This case study outlines the use of Renastart™ in a 2 year old child with renal dysplasia and persistent hyperkalaemia.
The patient is a 2 year and 3 month old male who was diagnosed with posterior urethral valves and bilateral kidney dysplasia.
This child was known to the renal team from birth due to renal dysplasia and posterior urethral valves. At birth he had a slightly decreased glomerular filtration rate (GFR) but normal serum electrolyte levels.
He started on solid food at the age of 4 months. At 1 year of age he was eating but refusing his follow on milk and water. He had poor growth due to high salt losses, an inability to concentrate urine and he was not meeting his nutritional requirements due to refusing his milk.

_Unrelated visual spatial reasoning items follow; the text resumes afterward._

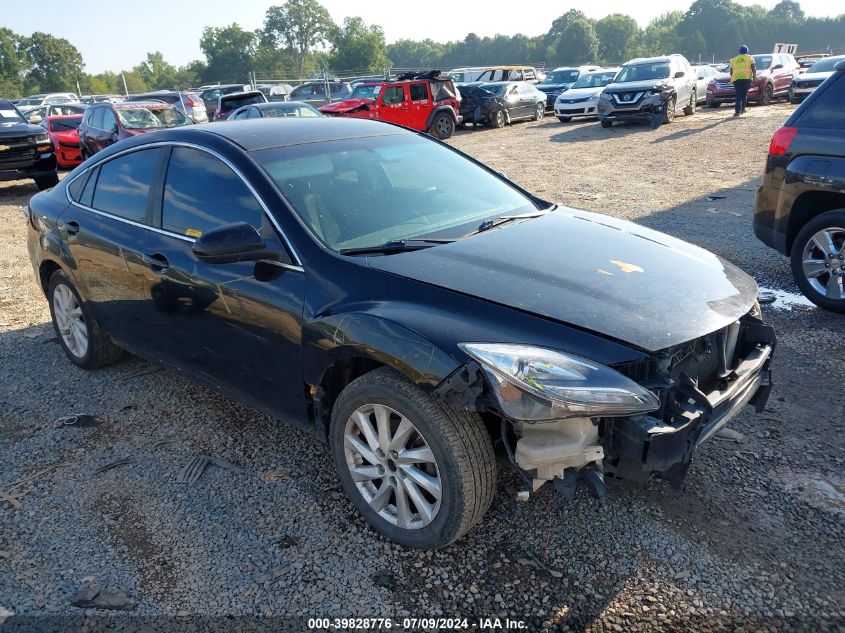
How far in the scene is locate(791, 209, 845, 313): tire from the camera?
5027 mm

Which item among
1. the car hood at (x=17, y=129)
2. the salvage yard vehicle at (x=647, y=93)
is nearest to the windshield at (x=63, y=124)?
the car hood at (x=17, y=129)

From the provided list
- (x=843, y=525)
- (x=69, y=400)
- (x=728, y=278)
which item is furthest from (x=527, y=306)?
(x=69, y=400)

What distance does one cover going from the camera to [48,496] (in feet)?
10.9

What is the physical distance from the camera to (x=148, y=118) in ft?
48.2

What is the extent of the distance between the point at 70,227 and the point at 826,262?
5.47 meters

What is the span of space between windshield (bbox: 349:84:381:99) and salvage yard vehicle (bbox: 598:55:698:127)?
6.83 meters

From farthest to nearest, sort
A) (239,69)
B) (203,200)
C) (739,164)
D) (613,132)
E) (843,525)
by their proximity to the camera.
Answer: (239,69) → (613,132) → (739,164) → (203,200) → (843,525)

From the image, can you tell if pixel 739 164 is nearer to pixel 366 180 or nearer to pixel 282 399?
pixel 366 180

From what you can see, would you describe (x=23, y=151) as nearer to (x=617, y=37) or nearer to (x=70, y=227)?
(x=70, y=227)

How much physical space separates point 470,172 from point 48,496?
2899 millimetres

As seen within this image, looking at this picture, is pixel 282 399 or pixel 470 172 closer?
pixel 282 399

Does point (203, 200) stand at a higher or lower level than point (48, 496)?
higher

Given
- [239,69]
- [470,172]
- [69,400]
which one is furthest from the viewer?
[239,69]

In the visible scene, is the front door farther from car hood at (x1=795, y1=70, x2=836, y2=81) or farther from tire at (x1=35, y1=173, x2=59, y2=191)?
car hood at (x1=795, y1=70, x2=836, y2=81)
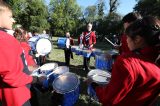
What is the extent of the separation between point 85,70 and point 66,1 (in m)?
63.6

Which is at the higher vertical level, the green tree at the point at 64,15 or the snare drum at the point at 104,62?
the green tree at the point at 64,15

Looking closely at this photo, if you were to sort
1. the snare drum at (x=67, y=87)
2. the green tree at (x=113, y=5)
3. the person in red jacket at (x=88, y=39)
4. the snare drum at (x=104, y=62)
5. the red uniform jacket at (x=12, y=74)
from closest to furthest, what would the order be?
the red uniform jacket at (x=12, y=74)
the snare drum at (x=67, y=87)
the snare drum at (x=104, y=62)
the person in red jacket at (x=88, y=39)
the green tree at (x=113, y=5)

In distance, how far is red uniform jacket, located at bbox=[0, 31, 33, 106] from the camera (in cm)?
260

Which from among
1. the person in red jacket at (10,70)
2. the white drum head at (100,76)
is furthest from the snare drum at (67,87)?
→ the person in red jacket at (10,70)

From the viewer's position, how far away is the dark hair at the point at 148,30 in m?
2.18

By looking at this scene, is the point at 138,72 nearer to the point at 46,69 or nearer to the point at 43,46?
the point at 46,69

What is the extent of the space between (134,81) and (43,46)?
6.13 m

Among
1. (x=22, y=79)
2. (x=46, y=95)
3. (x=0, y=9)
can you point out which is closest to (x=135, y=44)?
(x=22, y=79)

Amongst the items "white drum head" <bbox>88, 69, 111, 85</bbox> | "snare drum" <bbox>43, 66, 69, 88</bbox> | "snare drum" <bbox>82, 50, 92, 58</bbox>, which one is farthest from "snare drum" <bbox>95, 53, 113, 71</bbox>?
"white drum head" <bbox>88, 69, 111, 85</bbox>

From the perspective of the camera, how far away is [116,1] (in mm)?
53281

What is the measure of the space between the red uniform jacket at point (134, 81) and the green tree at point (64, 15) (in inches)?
2256

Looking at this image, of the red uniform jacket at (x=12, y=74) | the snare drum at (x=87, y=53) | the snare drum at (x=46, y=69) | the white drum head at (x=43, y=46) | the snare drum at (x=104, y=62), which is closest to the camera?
the red uniform jacket at (x=12, y=74)

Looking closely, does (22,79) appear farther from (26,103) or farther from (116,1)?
(116,1)

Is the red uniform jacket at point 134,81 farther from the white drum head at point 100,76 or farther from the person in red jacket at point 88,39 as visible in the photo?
the person in red jacket at point 88,39
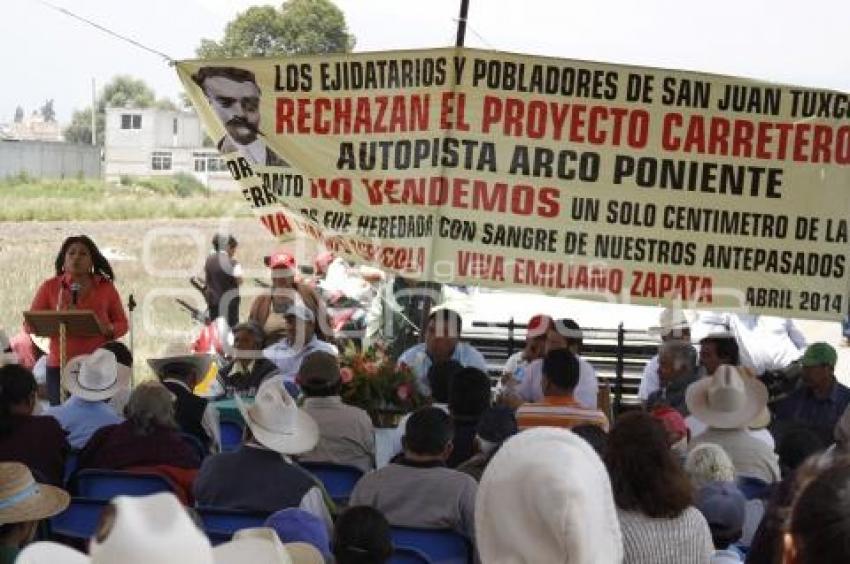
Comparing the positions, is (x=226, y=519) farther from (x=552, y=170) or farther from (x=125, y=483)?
(x=552, y=170)

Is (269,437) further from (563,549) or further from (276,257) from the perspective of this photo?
(276,257)

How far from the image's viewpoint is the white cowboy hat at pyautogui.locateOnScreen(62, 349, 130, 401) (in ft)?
22.4

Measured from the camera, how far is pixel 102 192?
41.2 meters

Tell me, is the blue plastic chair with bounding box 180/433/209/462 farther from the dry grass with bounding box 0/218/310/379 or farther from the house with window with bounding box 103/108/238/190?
the house with window with bounding box 103/108/238/190

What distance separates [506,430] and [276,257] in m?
Result: 6.04

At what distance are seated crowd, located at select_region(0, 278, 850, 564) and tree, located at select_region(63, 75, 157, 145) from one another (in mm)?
74969

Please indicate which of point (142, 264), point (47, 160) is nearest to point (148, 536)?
point (142, 264)

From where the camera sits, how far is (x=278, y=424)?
5500mm

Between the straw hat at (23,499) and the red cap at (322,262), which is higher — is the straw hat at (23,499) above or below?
above

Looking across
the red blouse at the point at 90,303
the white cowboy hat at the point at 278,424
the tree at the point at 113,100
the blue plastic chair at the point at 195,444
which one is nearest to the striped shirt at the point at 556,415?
the white cowboy hat at the point at 278,424

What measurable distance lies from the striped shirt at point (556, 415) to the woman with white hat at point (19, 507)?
2701 millimetres

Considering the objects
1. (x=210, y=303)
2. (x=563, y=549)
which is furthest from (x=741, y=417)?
(x=210, y=303)

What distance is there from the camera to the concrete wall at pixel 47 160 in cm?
5031

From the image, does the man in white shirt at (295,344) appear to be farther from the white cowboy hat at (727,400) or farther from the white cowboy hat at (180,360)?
the white cowboy hat at (727,400)
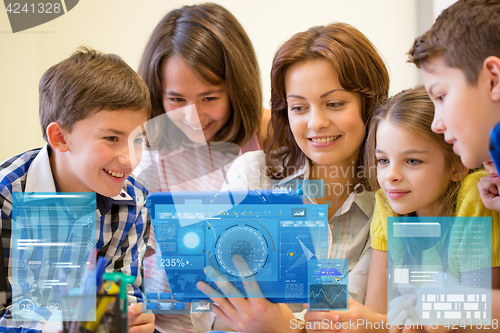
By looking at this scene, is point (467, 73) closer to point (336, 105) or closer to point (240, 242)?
point (336, 105)

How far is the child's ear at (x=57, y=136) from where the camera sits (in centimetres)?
109

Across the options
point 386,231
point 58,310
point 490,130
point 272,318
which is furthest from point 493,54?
point 58,310

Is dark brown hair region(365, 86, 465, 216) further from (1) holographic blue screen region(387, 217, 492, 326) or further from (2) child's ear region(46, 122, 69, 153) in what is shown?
(2) child's ear region(46, 122, 69, 153)

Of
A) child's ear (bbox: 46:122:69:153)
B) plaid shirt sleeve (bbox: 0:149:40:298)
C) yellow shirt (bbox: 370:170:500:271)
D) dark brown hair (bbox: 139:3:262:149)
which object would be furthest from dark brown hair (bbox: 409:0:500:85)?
plaid shirt sleeve (bbox: 0:149:40:298)

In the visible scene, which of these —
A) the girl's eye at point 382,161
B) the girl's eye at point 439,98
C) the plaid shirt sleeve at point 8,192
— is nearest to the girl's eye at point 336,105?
the girl's eye at point 382,161

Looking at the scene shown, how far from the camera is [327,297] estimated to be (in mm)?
935

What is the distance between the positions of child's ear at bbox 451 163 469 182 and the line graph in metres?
0.38

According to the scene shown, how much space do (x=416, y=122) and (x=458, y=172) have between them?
16 cm

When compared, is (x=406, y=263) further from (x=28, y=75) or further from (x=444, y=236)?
(x=28, y=75)

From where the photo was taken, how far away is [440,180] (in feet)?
3.33

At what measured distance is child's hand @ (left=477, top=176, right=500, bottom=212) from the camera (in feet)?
3.07

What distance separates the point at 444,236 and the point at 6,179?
3.58 ft

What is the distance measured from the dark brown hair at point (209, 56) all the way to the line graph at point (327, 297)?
2.08 ft

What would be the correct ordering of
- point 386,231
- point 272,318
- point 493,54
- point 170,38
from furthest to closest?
1. point 170,38
2. point 386,231
3. point 272,318
4. point 493,54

Therefore, a gastrostomy was inserted to meet his nutritional requirements (including his sodium and fluid requirements).
By 2 years of age he developed persistent hyperkalaemia. A low potassium diet was initiated but after several months his serum potassium levels were still high.

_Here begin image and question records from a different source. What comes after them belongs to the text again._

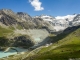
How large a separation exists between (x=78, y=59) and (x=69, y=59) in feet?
21.0

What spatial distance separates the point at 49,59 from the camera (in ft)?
475

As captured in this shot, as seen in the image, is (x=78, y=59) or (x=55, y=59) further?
(x=55, y=59)

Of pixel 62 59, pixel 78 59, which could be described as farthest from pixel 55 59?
pixel 78 59

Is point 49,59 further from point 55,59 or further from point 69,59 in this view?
point 69,59

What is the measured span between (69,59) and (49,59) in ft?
67.4

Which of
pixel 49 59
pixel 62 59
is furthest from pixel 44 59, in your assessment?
pixel 62 59

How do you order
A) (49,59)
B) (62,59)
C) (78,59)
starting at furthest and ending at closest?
(49,59), (62,59), (78,59)

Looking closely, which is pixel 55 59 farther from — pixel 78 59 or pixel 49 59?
pixel 78 59

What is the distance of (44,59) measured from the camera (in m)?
147

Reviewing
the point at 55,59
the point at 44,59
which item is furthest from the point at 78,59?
the point at 44,59

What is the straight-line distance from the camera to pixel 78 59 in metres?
125

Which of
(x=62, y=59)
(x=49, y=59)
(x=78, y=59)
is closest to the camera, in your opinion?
(x=78, y=59)

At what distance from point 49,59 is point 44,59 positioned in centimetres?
413

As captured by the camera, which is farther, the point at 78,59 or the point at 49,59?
the point at 49,59
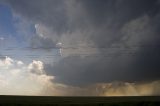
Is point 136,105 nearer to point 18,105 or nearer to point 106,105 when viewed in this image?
point 106,105

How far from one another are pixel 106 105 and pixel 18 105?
26440mm

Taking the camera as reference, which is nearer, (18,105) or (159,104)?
(159,104)

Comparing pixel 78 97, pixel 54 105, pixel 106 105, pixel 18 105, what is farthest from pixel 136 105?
pixel 78 97

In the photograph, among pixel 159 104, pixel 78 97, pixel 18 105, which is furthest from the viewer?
pixel 78 97

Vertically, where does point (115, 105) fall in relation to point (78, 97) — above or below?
below

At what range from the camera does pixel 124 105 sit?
3698 inches

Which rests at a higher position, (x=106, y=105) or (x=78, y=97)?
(x=78, y=97)

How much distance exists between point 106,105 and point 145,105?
36.4 feet

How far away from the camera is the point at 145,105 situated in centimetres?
9162

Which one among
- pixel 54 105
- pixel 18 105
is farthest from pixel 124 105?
pixel 18 105

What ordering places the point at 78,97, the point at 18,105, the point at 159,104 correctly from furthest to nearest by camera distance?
1. the point at 78,97
2. the point at 18,105
3. the point at 159,104

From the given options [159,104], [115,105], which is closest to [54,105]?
[115,105]

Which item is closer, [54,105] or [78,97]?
[54,105]

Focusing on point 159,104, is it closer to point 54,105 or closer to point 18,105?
point 54,105
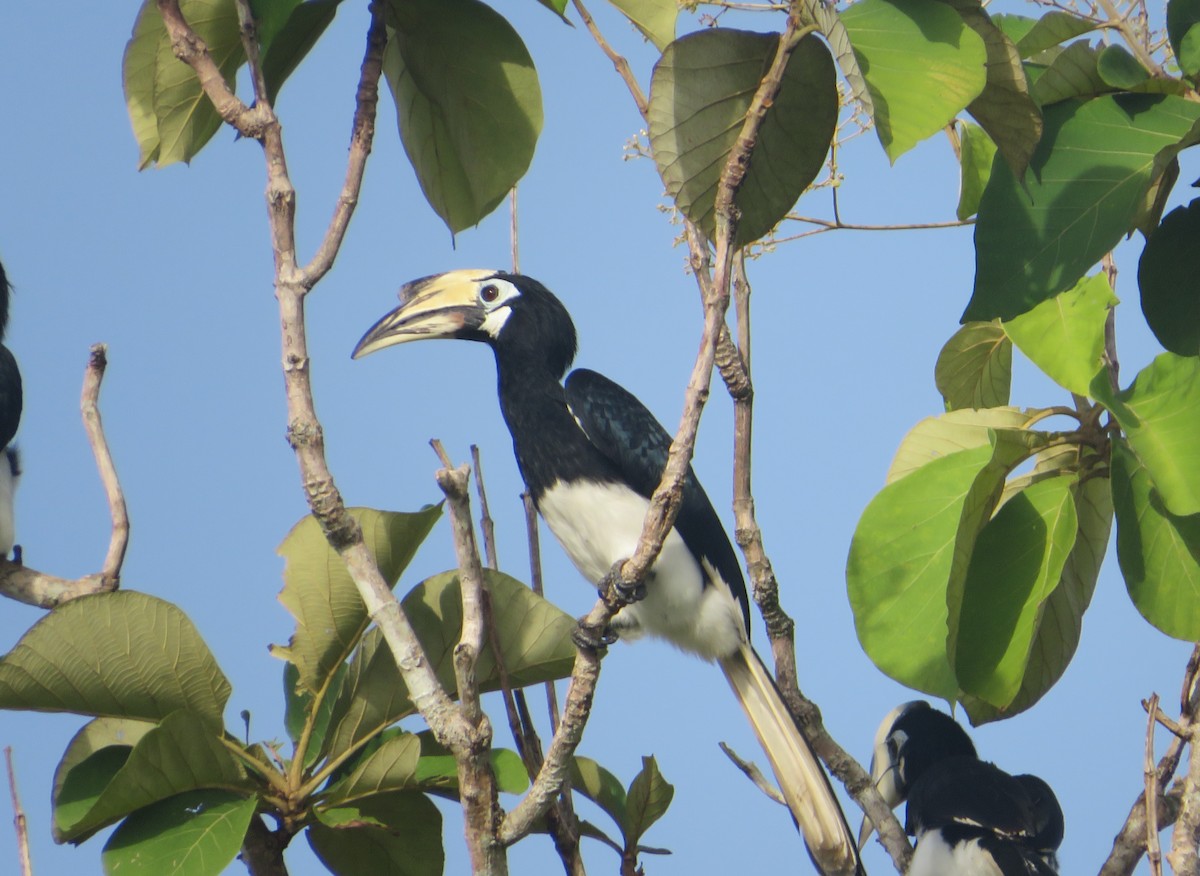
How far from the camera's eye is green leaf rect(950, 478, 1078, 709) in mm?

Potassium (mmol/l) | ⬆ 5.3 Ref Range (3.6-4.8)* |
Phosphate (mg/dl) | 1.86 Ref Range (1.03-2.09)* |
Urea (mg/dl) | ⬆ 94 Ref Range (12-48)* |
Creatinine (mg/dl) | ⬆ 0.75 Ref Range (0.17-0.42)* |
GFR (ml/min) | 62 |
Percentile on the growth chart:
Breakfast: 2 slices of bread (white or brown) with a vegetable based margarine and preserve plus 35.8 g follow on formula and 240 ml water.
Snack: Plain biscuit and 1 piece of a low potassium fruit.
Lunch: 120 g of potatoes (4 times per week) or rice/pasta and 150 g vegetables (low potassium options) and 50 g of meat or fish. 15 ml of vegetable based oil or margarine.
Dinner: 2 slices of bread (white or brown) with a vegetable based margarine and preserve plus 35.8 g follow on formula and 240 ml water.
Energy | 1318 kcal 112 kcal/kg |
Protein | 40.5 g 3.43 g/kg |
Potassium | 1755 mg 3.8 mmol/kg |
Phosphorus | 841 mg 71.3 mg/kg |
Sodium | 1050 mg 3.9 mmol/kg |
Energy | 78-82 kcal/kg/day |
Protein | 1.1 g/kg/day |
Fluid | 1100 ml/day |
Potassium | Restriction due to raised serum potassium |
Medication | Reason for use |
---|---|
Sodium bicarbonate | Metabolic acidosis |
Colecalciferol and Alphacalcidol | Active Vitamin D supplements |
The child was due to start preschool soon and his mum wanted him to have lunch at school. Therefore, it was agreed to lower the potassium content of the diet by partially replacing some of the follow on formula with Renastart™.
Partial replacement of follow on formula with Renastart:
Breakfast: 2 slices of bread (white or brown) with a vegetable based margarine and preserve plus 17.9 g follow on formula, 28 g Renastart and 240 ml water.
Snack: Plain biscuit and 1 piece of a low potassium fruit.
Lunch: 120 g of potatoes (4 times per week) or rice/pasta and 150 g vegetables (low potassium options) and 50 g of meat or fish. 15 ml of vegetable based oil or margarine.
Dinner: 2 slices of bread (white or brown) with a vegetable based margarine and preserve plus 17.9 g follow on formula, 28 g Renastart and 240 ml water.
Energy | 1400 kcal 120 kcal/kg |
Protein | 41 g 3.50 g/kg |
Potassium | 1622 mg 3.5 mmol/kg |
Phosphorus | 764 mg 60.2mg/kg |
Sodium | 1123 mg 4.2 mmol/kg |
Potassium (mmol/l) | 4.6 Ref Range (3.6-4.8)* |
Phosphate (mg/dl) | 1.50 Ref Range (1.03-2.09)* |
Urea (mg/dl) | 43 Ref Range (12-48)* |
Creatinine (mg/dl) | ⬆ 0.71 Ref Range (0.17-0.42)* |
GFR (ml/min) | 66 |
* Hospital reference ranges
Percentile on the growth chart:
Serum potassium levels decreased to be within the hospital reference range. Appropriate growth continued.
Renastart can be used to provide additional energy, protein, vitamins and minerals in conjunction with an oral diet to enable potassium intake to be reduced.
By using Renastart, a more liberal oral diet can be encouraged which is important with regards to establishing positive oral experiences in this patient group.
1. Royle, J. Chapter 12: Kidney Disease. In: Shaw V, editor. Clinical Paediatric Dietetics. 4: John Wiley & Sons Ltd.; 2015. p. 242-81.